(Box annotations for photos)
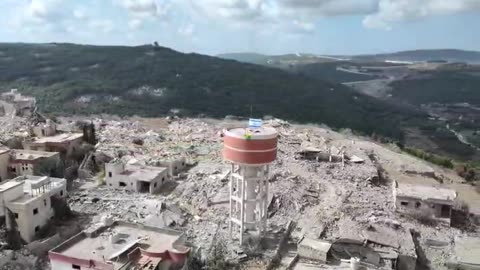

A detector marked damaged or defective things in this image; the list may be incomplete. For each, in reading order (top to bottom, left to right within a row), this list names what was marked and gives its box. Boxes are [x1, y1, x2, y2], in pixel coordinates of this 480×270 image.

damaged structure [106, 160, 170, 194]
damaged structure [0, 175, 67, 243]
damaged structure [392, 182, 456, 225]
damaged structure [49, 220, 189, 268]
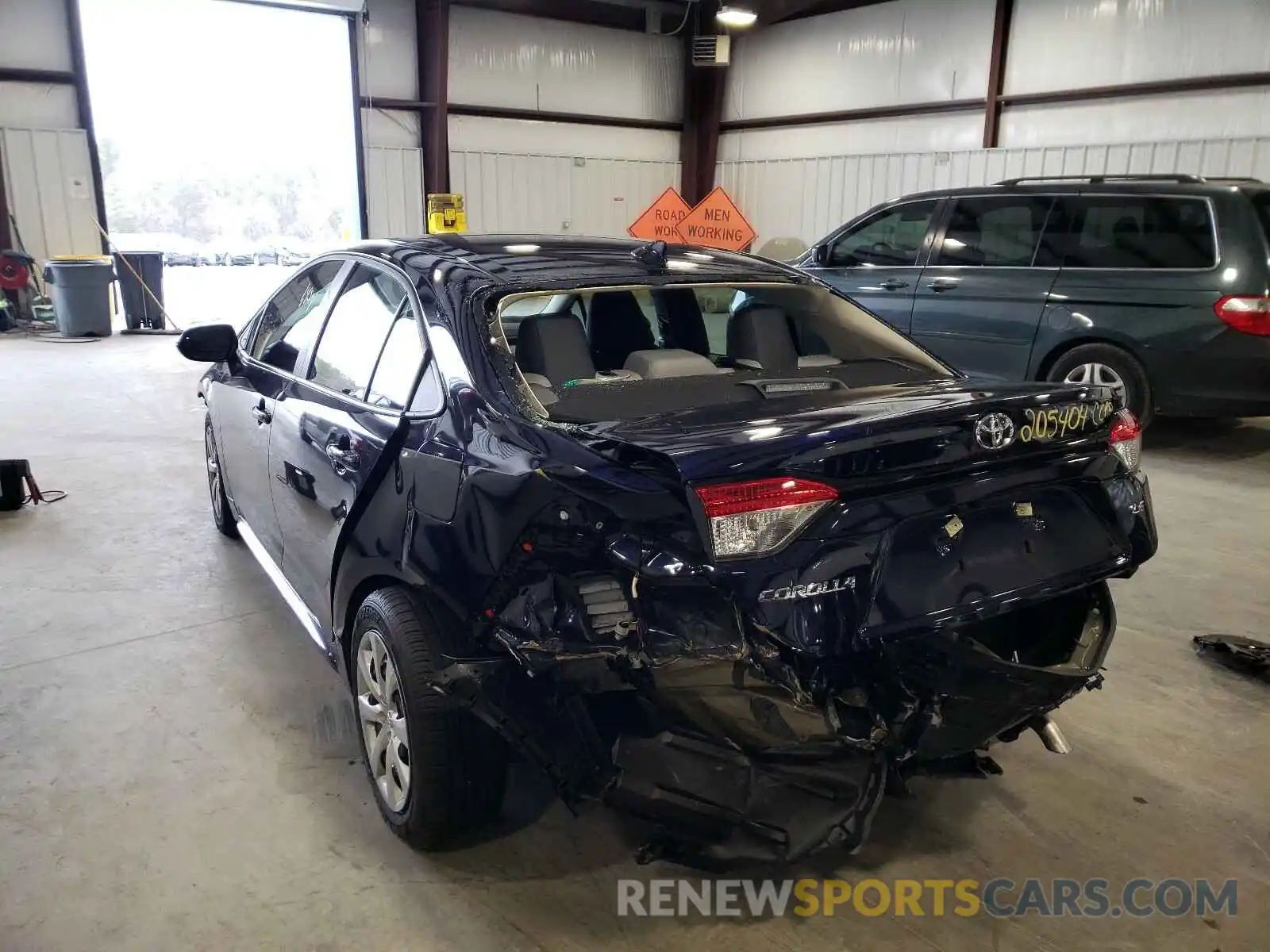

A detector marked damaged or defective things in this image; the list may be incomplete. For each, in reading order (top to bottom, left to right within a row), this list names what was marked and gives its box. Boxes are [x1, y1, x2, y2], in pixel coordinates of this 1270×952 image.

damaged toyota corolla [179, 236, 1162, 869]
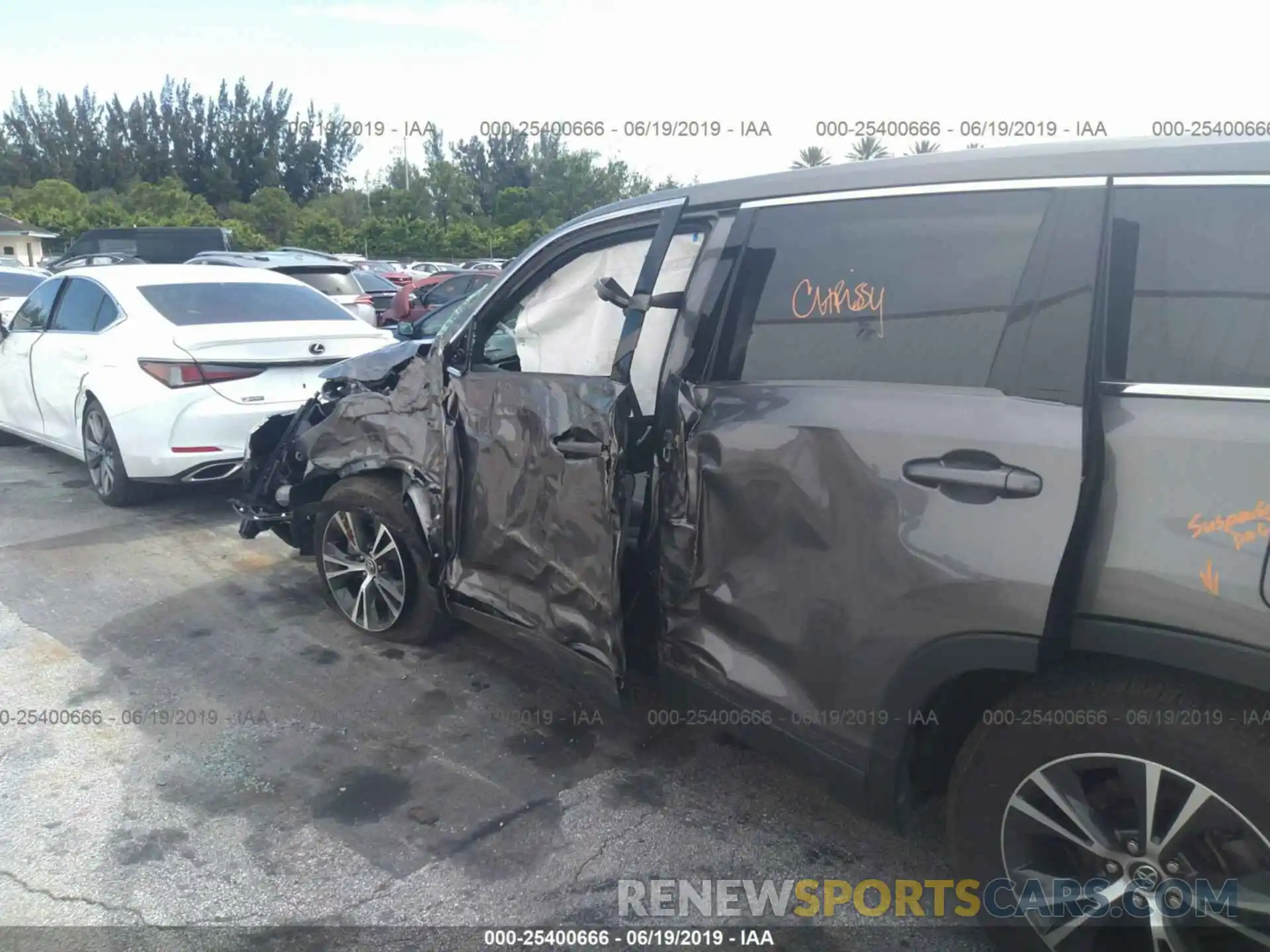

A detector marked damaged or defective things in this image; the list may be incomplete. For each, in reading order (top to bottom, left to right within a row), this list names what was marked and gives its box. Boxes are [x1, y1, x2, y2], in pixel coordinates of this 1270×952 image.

| What is asked |
Write out the records above again with every "damaged or defective" swapped for "broken or faulty" and nothing else changed. Leave the pictures out of your answer.

| Answer to this task |
A detector marked broken or faulty things in this image; the list may be incomplete. For each, in reading order (top to bottom, left to right within a row), this list names what was marked and gives its box. Boxes are [x1, y1, x2, y2], in pixel coordinates of this 480×270 image.

damaged structure [106, 160, 170, 194]
damaged structure [0, 175, 67, 243]
damaged structure [392, 182, 456, 225]
damaged structure [49, 220, 189, 268]

A detector marked broken or faulty things in this image; the list may be incomplete. For each, in reading order (top to bottom, left to right within a row), this list names what was marked and gives its box. Boxes are [x1, y1, x2, y2], in pixel coordinates of this 1270×952 image.

damaged toyota corolla [179, 236, 1162, 869]

A detector marked broken or faulty things in this image; the list may be incomplete. For each, in reading order (top to bottom, left to right within a row), this list names what was marked and gives its box. Boxes are [x1, y1, x2, y2], in pixel coordinates of this 1270×952 image.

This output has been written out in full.